Advantages of a separate REST backend API? Advantages of a separate REST backend API? express express

Advantages of a separate REST backend API?


well for me you'll get a lot of advantages using a rest API, they are lightweight, extensible and overall reusable.

today it's a trend to use a vertical architecture that means having a RestFul service with a single responsibility, why because it scale better and it's easier to assign a team to an api, so that way you'll be able to manage several teams and apis in a very ordered way. This is probably how Twitter, wunderlist and other companies works, because it's a solution to scale better.

take a look to this talk by Raffi Krikorian he was the head of architecture of Twitter for a while is a little bit old but it worth every minute and to illustrate some of the advantages.Also you can look at the diagram below, I did while ago it explains the differences between the MVC and API first type of architecture.

MVC vs API Rest

I've authored one rest app using angular and rest services and it has been a very nice experience to me there's no way back.

good luck


Meteor doesn't really "integrate" the front (client) and backend (server) as you describe. It still maintains them as two separate layers. The beauty of meteor (aside from the insanely awesome reactivity) is that it uses Javascript everywhere, instead of using JS on the client and some other language on the server, so you can use the same APIs on both the front and backend. Although Meteor does snazzy things like let you write client and server code in the same file, it still requires you to distinguish between the two, and server code is still stored only on the server and client-side code is still served down to the client.

Meteor is still young, but the developers and community are very active, and everything you described can be achieved with it at this point. I've been working with Meteor for about 6 months now, and it hasn't let me down yet. I'm working on a production-level application that also requires exposing a REST API for consumption in mobile apps, which I'm doing quite successfully with Meteor (I just updated a user profile using a REST endpoint from an Android device and watched it change in the Meteor app in realtime. So cool!).

I was using this great package, RestStop2, for building REST APIs in meteor, but it was unfortunately deprecated, so I released an updated version. Check it out for an example of building REST APIs in Meteor.

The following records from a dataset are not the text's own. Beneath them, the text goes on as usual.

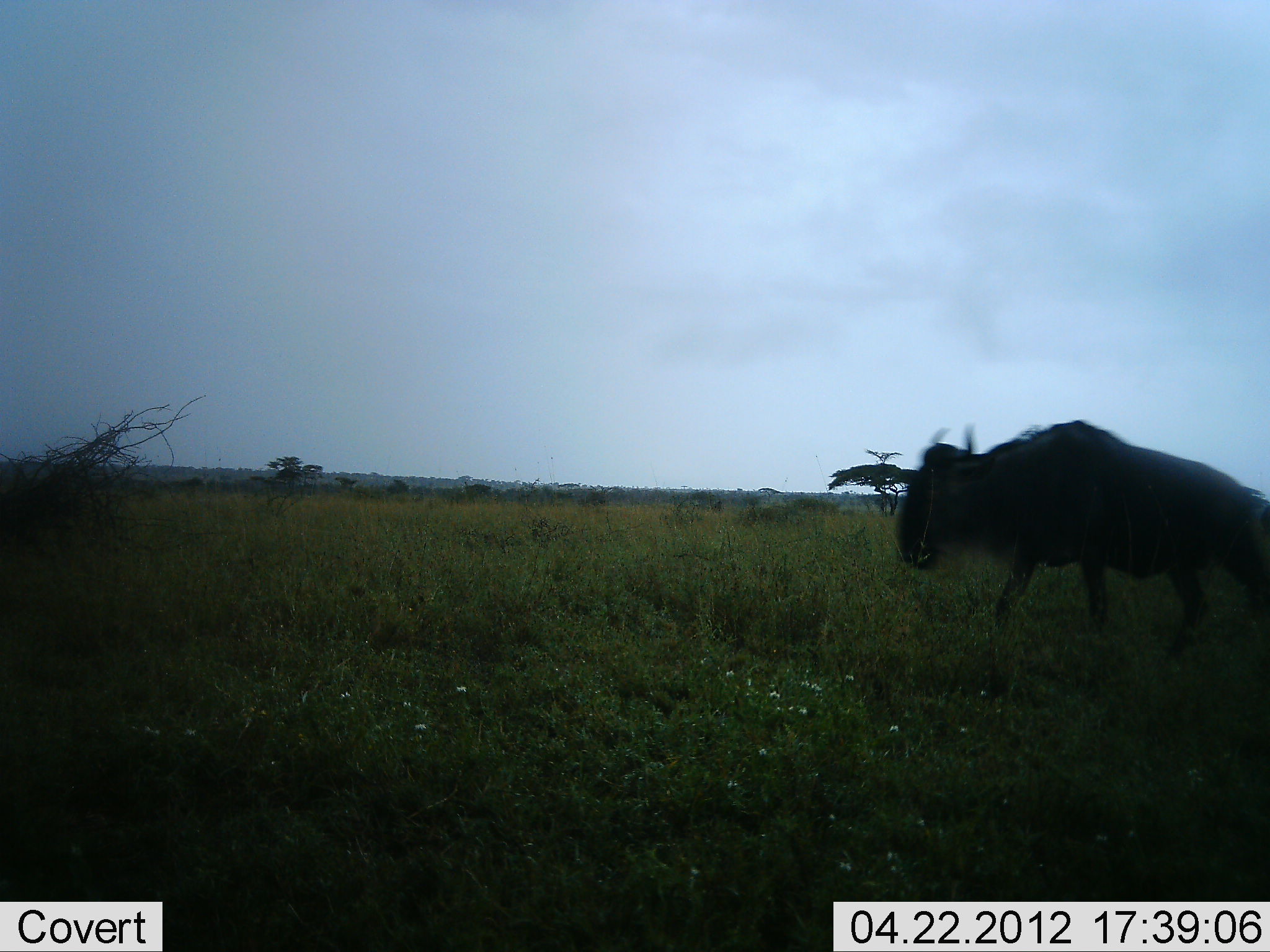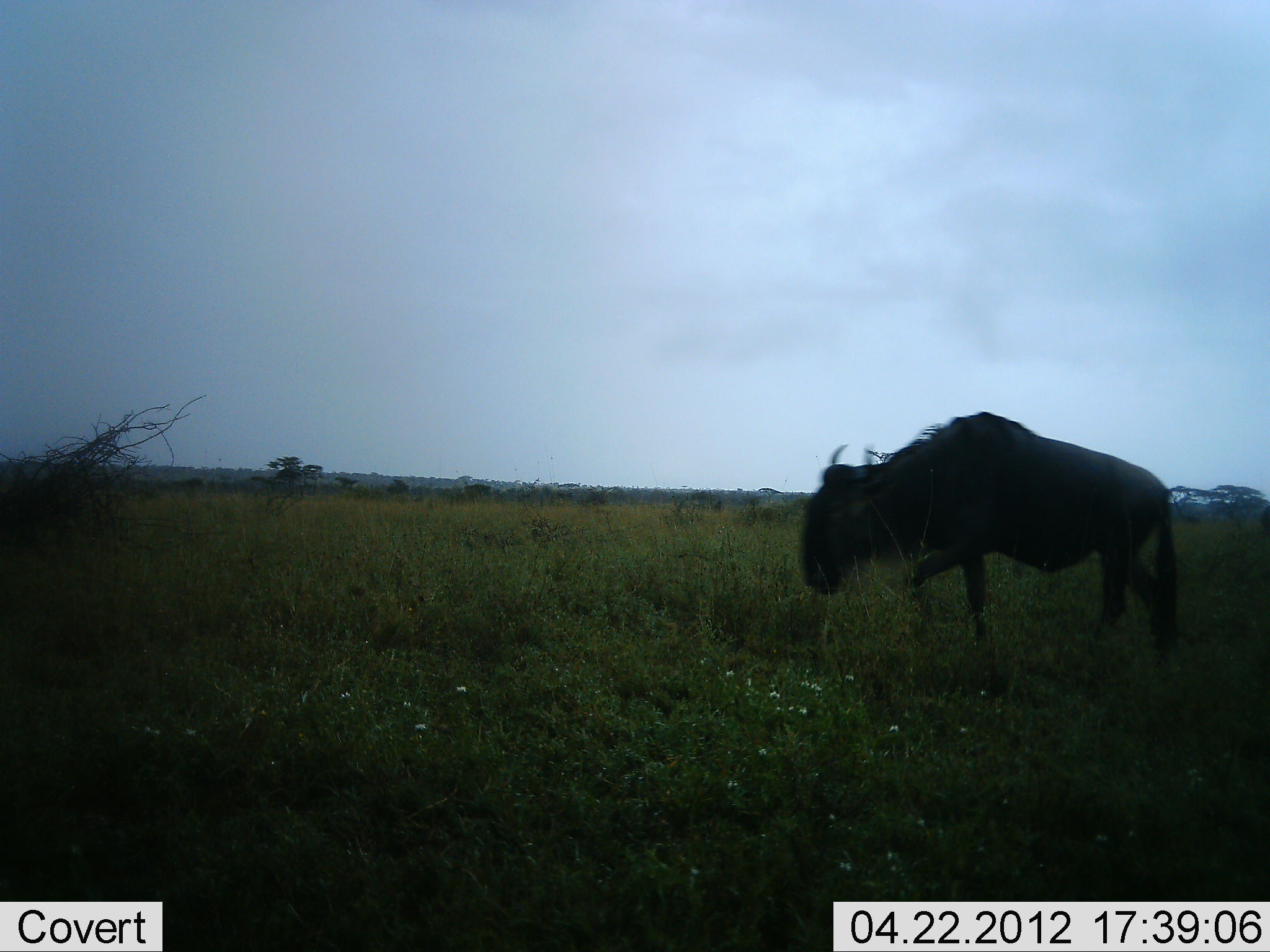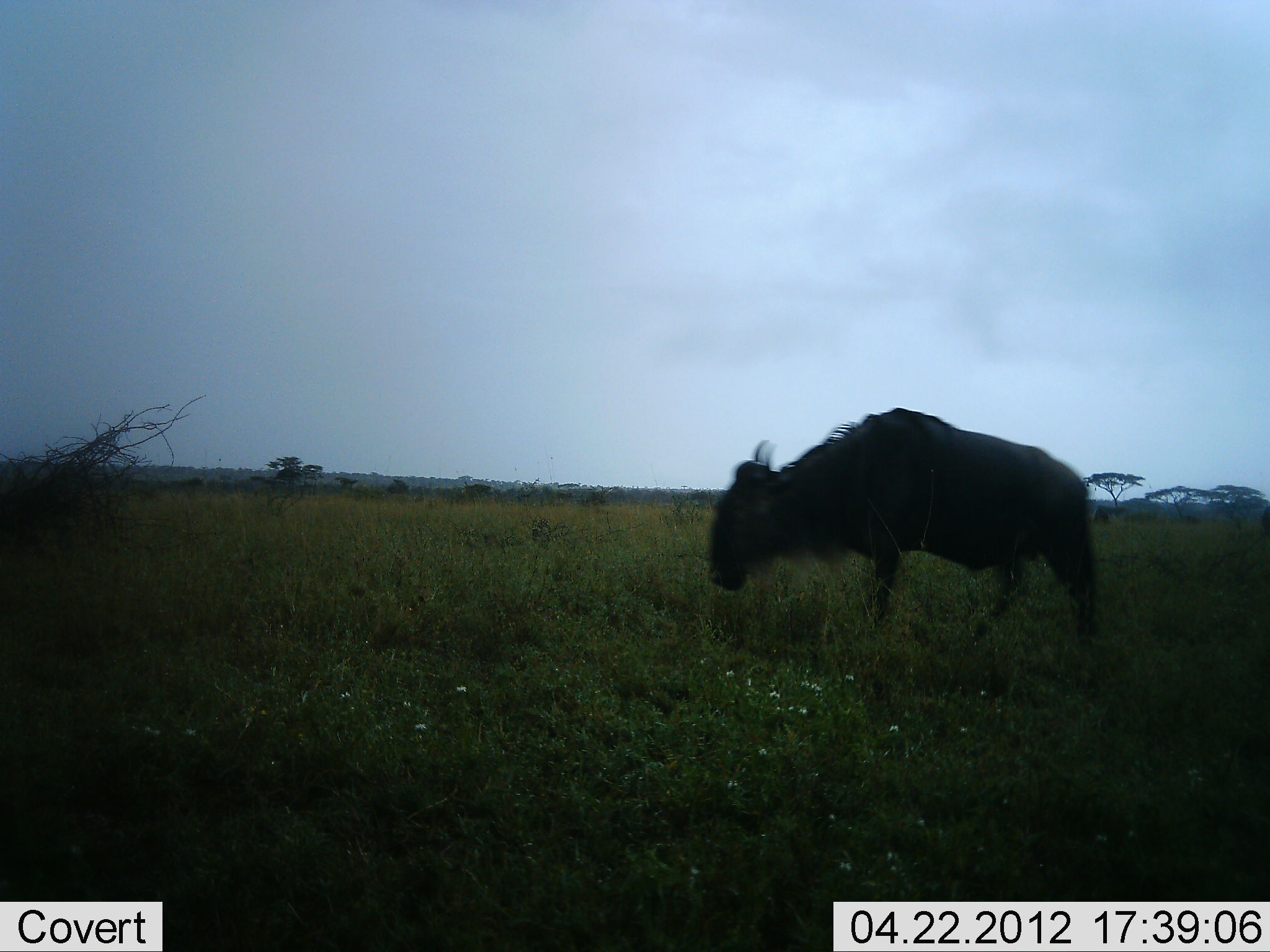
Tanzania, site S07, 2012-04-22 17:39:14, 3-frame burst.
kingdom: Animalia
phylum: Chordata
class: Mammalia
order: Artiodactyla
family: Bovidae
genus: Connochaetes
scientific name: Connochaetes taurinus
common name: blue wildebeest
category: wildebeest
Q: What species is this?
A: Wildebeest (blue wildebeest) (Connochaetes taurinus).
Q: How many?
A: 1.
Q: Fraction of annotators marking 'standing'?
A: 9%.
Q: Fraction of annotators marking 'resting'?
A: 0%.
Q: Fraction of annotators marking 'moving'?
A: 91%.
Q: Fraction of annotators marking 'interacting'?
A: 0%.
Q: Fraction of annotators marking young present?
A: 0%.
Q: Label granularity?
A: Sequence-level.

It's available through the Meteor package manager: https://atmospherejs.com/nimble/restivus

So to answer your question, you always want to separate the REST API into it's own layer, but that is entirely possible with Meteor. To make it clear, you would never consume this REST API from within your Meteor app. Meteor uses DDP (not HTTP), which gives you a much more direct connection with your server, so you're doing something wrong if you're accessing data on your Meteor server from a Meteor client via HTTP. Of course, with Meteor, you have the advantage of being able to use existing code from your REST API.

There's a really good write-up that explains some of the considerations of writing a REST API in Meteor: http://www.meteorpedia.com/read/REST_API.


The design of a architecture separated in layers like frontend, backend (Rest Api) and DB, is for obtain a better a scalability, reusability and logic separator of features of the application. For example:

Today make a web applications separated in 3 layer (frontend, backend, and databases), if tomorrow you wanna do a mobile application you can develop the application like a extra project in the frontend layer, but use all the features developed in backend. Then the frontend application not need servers why run inside every device, but maybe the load in the backend servers increase, and you only need add 1 more server in the backend layer.

Its a little example, but is the most common case in this new era of mobile applications.

Remember always this in MVC architectures:

Frontend: Always call services from the backend, render the view, and capture data. Sometimes make a litle logic.

Backend: Receive the request, apply all the business logic, read and write operations in databases, and return a response preferred in json format.

Model: store data, backups, slaves, etc.

PD: If you use meteor in this example you gonna need to make a api Rest to develop the mobile application.